Return each of the records below word for word, with the pictures left out.

________________________

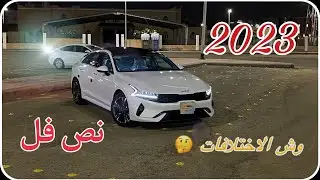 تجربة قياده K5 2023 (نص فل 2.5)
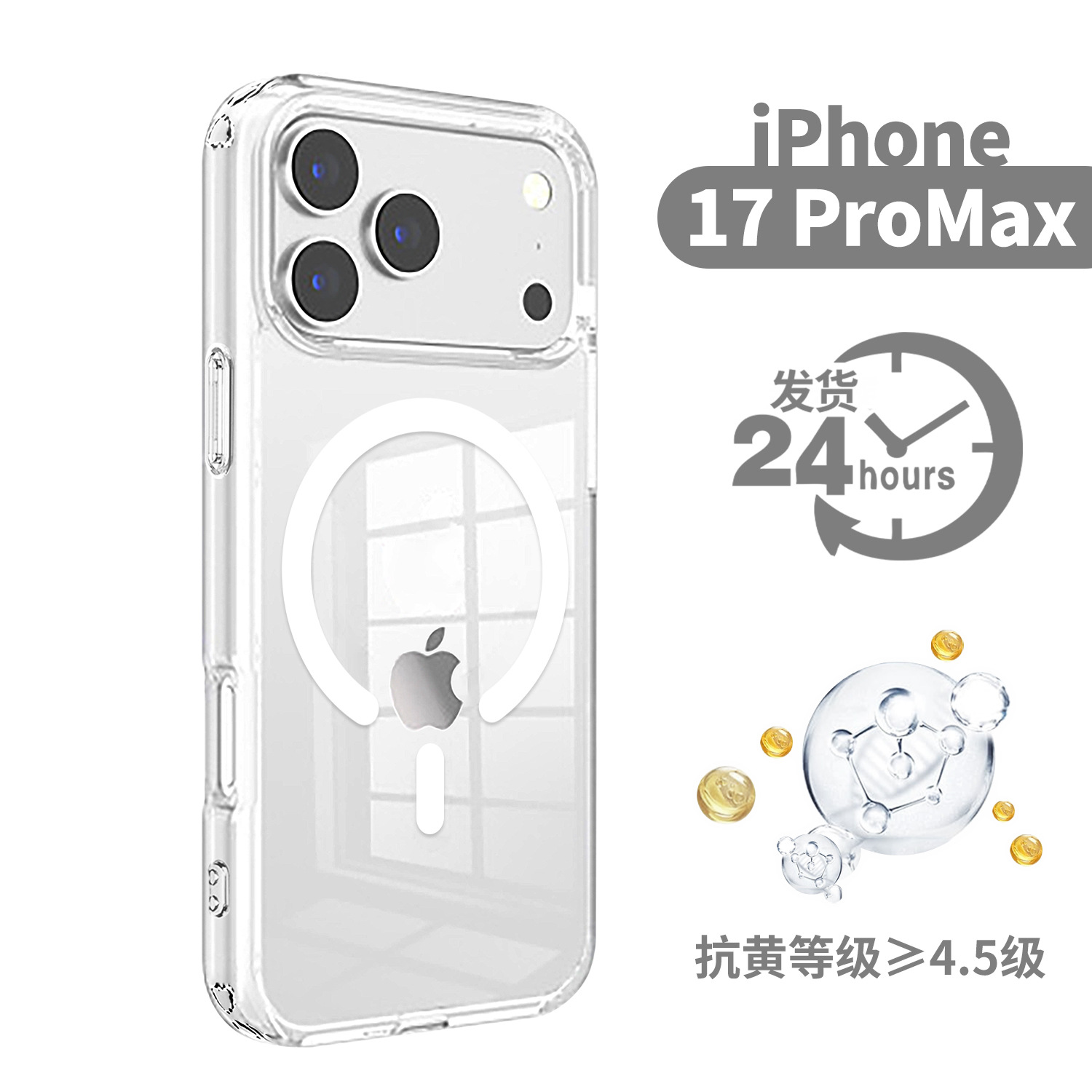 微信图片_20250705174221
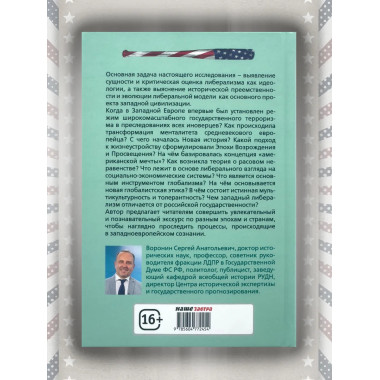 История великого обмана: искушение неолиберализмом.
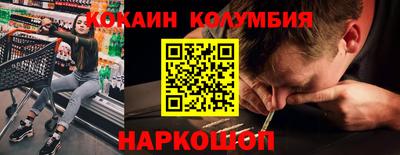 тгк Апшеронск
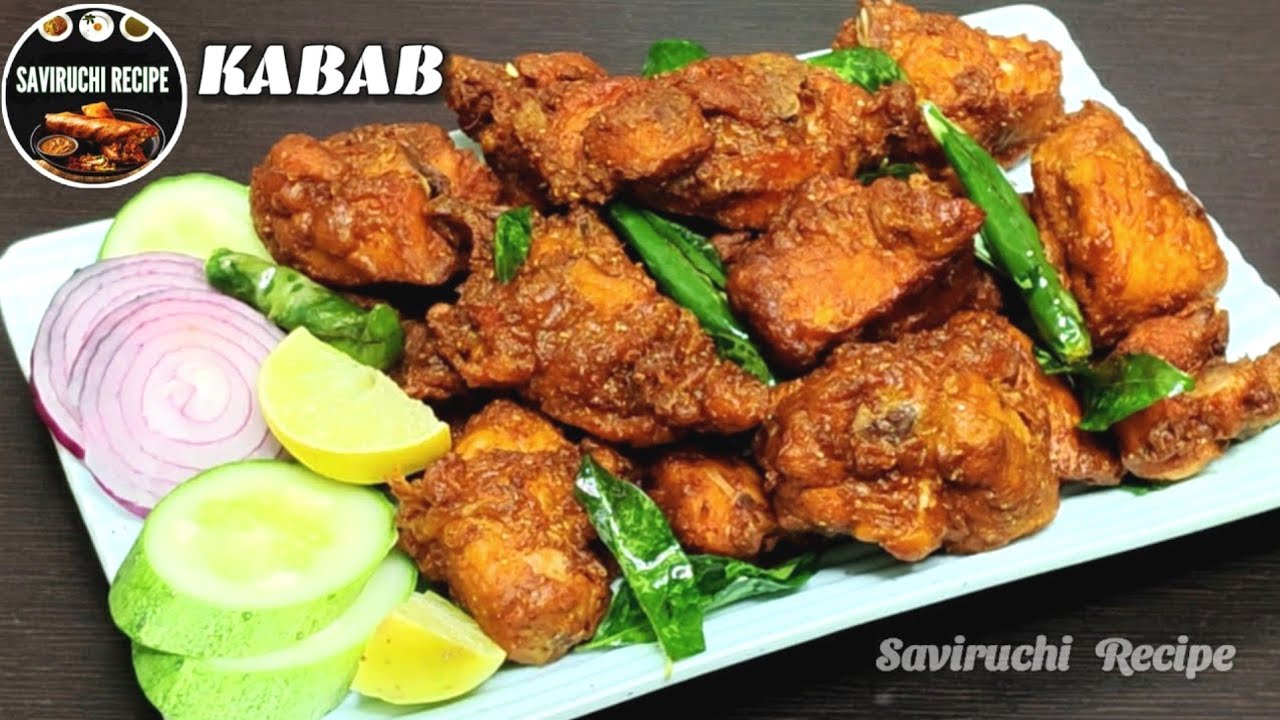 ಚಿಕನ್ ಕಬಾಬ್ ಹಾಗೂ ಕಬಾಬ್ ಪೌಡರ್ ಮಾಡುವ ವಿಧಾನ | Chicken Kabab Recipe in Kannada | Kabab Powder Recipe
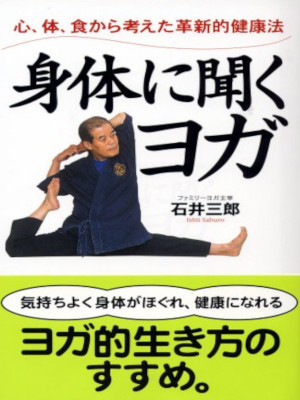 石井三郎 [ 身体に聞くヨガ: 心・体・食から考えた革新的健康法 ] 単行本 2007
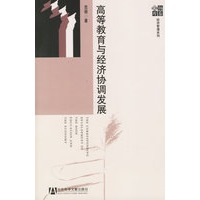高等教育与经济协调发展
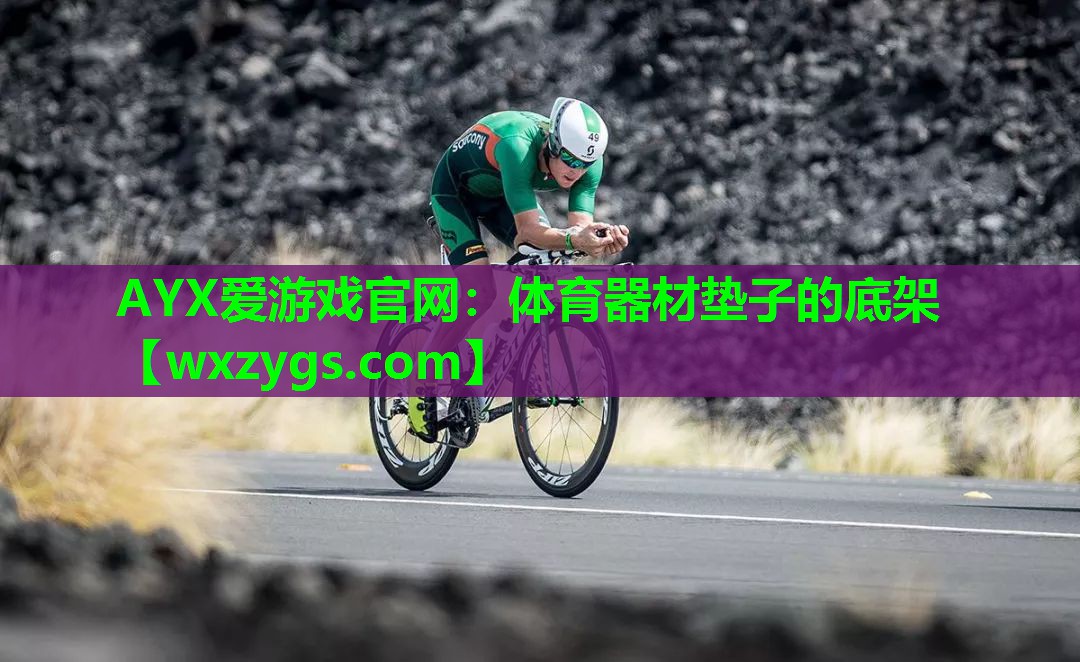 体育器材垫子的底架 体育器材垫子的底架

________________________

RESPONSE BELOW.
 تجربة قياده K5 2023 (نص فل 2.5)
 微信图片_20250705174221
 История великого обмана: искушение неолиберализмом.
 тгк Апшеронск
 ಚಿಕನ್ ಕಬಾಬ್ ಹಾಗೂ ಕಬಾಬ್ ಪೌಡರ್ ಮಾಡುವ ವಿಧಾನ | Chicken Kabab Recipe in Kannada | Kabab Powder Recipe
 石井三郎 [ 身体に聞くヨガ: 心・体・食から考えた革新的健康法 ] 単行本 2007
高等教育与经济协调发展
 体育器材垫子的底架 体育器材垫子的底架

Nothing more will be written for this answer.